■ **BRIEF**: Could you write out every entry exactly as it stands?

■ **PROVIDED INFORMATION**:
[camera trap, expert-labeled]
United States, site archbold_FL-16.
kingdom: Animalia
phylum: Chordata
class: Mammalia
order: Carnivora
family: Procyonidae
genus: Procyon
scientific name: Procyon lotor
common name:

■ **TASK OUTPUT**:
[camera trap, expert-labeled]
United States, site archbold_FL-16.
kingdom: Animalia
phylum: Chordata
class: Mammalia
order: Carnivora
family: Procyonidae
genus: Procyon
scientific name: Procyon lotor
common name:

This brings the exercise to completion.